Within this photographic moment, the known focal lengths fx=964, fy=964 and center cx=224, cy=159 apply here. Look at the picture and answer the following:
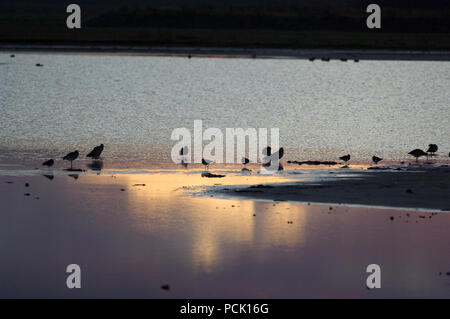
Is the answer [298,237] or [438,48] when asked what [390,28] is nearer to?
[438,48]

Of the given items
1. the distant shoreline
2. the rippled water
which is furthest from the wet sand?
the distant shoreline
::::::::::
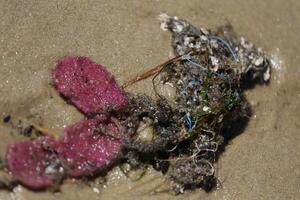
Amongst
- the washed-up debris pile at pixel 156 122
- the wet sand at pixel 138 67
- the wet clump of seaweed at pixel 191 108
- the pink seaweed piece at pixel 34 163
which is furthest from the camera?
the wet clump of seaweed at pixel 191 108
::::::::::
**What you should do**
Please count how many lines in the rows above contain the string "seaweed", treating uppercase and lowercase as different, and reply with only that number.

**Reply**
3